▶ What this task involves
Convert every line of the records below into a JSON list of strings, one string per line, and leave out the blank lines.

▶ Extracted material
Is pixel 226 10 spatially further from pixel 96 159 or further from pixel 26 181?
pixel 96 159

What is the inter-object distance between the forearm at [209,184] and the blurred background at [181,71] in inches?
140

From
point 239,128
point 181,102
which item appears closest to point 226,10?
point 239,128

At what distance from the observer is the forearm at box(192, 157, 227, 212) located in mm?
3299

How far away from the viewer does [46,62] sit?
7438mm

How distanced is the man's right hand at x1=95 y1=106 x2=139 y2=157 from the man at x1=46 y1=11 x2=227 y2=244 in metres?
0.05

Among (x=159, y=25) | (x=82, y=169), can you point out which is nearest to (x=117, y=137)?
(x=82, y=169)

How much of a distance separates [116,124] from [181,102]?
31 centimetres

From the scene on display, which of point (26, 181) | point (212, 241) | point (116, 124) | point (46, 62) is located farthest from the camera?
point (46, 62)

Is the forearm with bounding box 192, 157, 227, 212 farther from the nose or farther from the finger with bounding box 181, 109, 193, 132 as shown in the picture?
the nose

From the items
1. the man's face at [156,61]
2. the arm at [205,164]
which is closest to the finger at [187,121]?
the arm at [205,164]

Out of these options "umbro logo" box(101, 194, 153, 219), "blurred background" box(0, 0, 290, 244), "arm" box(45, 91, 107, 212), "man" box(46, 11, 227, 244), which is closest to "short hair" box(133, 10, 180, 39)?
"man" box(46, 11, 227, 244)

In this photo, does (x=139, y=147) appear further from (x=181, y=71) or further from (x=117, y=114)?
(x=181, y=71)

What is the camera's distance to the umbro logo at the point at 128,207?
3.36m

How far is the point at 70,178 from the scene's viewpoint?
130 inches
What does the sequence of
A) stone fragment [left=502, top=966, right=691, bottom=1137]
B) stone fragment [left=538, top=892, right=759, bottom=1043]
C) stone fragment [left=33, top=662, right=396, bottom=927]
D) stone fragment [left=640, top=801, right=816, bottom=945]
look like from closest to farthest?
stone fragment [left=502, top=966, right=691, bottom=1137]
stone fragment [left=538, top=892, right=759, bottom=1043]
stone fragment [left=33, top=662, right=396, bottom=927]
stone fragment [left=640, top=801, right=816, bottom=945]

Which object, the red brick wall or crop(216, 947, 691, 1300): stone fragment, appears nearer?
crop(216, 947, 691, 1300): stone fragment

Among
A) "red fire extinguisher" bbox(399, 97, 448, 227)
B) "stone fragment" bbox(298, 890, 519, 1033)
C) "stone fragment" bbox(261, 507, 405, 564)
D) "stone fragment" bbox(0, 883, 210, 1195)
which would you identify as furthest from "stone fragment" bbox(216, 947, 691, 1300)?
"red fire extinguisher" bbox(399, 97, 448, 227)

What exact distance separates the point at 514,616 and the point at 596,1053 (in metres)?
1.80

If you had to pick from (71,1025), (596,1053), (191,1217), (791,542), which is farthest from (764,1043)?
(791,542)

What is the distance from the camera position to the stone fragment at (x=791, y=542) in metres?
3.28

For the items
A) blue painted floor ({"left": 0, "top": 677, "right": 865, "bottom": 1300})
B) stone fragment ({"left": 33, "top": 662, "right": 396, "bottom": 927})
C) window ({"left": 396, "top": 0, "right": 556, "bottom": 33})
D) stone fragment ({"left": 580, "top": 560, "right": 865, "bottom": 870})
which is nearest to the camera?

▶ Task answer
[
  "Is pixel 226 10 spatially further from pixel 96 159 or further from pixel 26 181?",
  "pixel 96 159",
  "What is the inter-object distance between the forearm at [209,184] and the blurred background at [181,71] in inches?",
  "140",
  "From",
  "point 239,128",
  "point 181,102",
  "which item appears closest to point 226,10?",
  "point 239,128",
  "At what distance from the observer is the forearm at box(192, 157, 227, 212) located in mm?",
  "3299",
  "How far away from the viewer does [46,62] sit?",
  "7438mm",
  "How distanced is the man's right hand at x1=95 y1=106 x2=139 y2=157 from the man at x1=46 y1=11 x2=227 y2=244 in metres?",
  "0.05",
  "Among (x=159, y=25) | (x=82, y=169), can you point out which is nearest to (x=117, y=137)?",
  "(x=82, y=169)",
  "How much of a distance separates [116,124] from [181,102]?",
  "31 centimetres",
  "From the scene on display, which of point (26, 181) | point (212, 241) | point (116, 124) | point (46, 62) is located farthest from the camera?",
  "point (46, 62)",
  "Is the forearm with bounding box 192, 157, 227, 212 farther from the nose or farther from the finger with bounding box 181, 109, 193, 132 as shown in the picture?",
  "the nose",
  "From the items",
  "1. the man's face at [156,61]",
  "2. the arm at [205,164]",
  "which is closest to the finger at [187,121]?",
  "the arm at [205,164]",
  "Out of these options \"umbro logo\" box(101, 194, 153, 219), \"blurred background\" box(0, 0, 290, 244), \"arm\" box(45, 91, 107, 212), \"man\" box(46, 11, 227, 244), which is closest to \"short hair\" box(133, 10, 180, 39)?",
  "\"man\" box(46, 11, 227, 244)",
  "In this photo, does (x=139, y=147) appear further from (x=181, y=71) or further from (x=117, y=114)?",
  "(x=181, y=71)",
  "What is the camera's distance to the umbro logo at the point at 128,207?",
  "3.36m",
  "How far is the point at 70,178 from the scene's viewpoint?",
  "130 inches",
  "What does the sequence of",
  "A) stone fragment [left=502, top=966, right=691, bottom=1137]",
  "B) stone fragment [left=538, top=892, right=759, bottom=1043]",
  "C) stone fragment [left=33, top=662, right=396, bottom=927]",
  "D) stone fragment [left=640, top=801, right=816, bottom=945]",
  "look like from closest to farthest?",
  "stone fragment [left=502, top=966, right=691, bottom=1137]",
  "stone fragment [left=538, top=892, right=759, bottom=1043]",
  "stone fragment [left=33, top=662, right=396, bottom=927]",
  "stone fragment [left=640, top=801, right=816, bottom=945]",
  "Which object, the red brick wall or crop(216, 947, 691, 1300): stone fragment, appears nearer?",
  "crop(216, 947, 691, 1300): stone fragment",
  "Among",
  "A) \"red fire extinguisher\" bbox(399, 97, 448, 227)",
  "B) \"stone fragment\" bbox(298, 890, 519, 1033)",
  "C) \"stone fragment\" bbox(261, 507, 405, 564)",
  "D) \"stone fragment\" bbox(0, 883, 210, 1195)",
  "which would you identify as furthest from \"stone fragment\" bbox(216, 947, 691, 1300)?",
  "\"red fire extinguisher\" bbox(399, 97, 448, 227)",
  "What exact distance separates the point at 514,616 and the point at 596,1053 (in metres)?",
  "1.80",
  "If you had to pick from (71,1025), (596,1053), (191,1217), (791,542), which is farthest from (764,1043)?",
  "(791,542)",
  "What is the distance from the camera position to the stone fragment at (x=791, y=542) in metres?",
  "3.28",
  "For the items",
  "A) blue painted floor ({\"left\": 0, \"top\": 677, \"right\": 865, \"bottom\": 1300})",
  "B) stone fragment ({\"left\": 33, \"top\": 662, \"right\": 396, \"bottom\": 927})",
  "C) window ({\"left\": 396, \"top\": 0, \"right\": 556, \"bottom\": 33})",
  "D) stone fragment ({\"left\": 580, \"top\": 560, \"right\": 865, \"bottom\": 870})",
  "which is nearest to the camera?"
]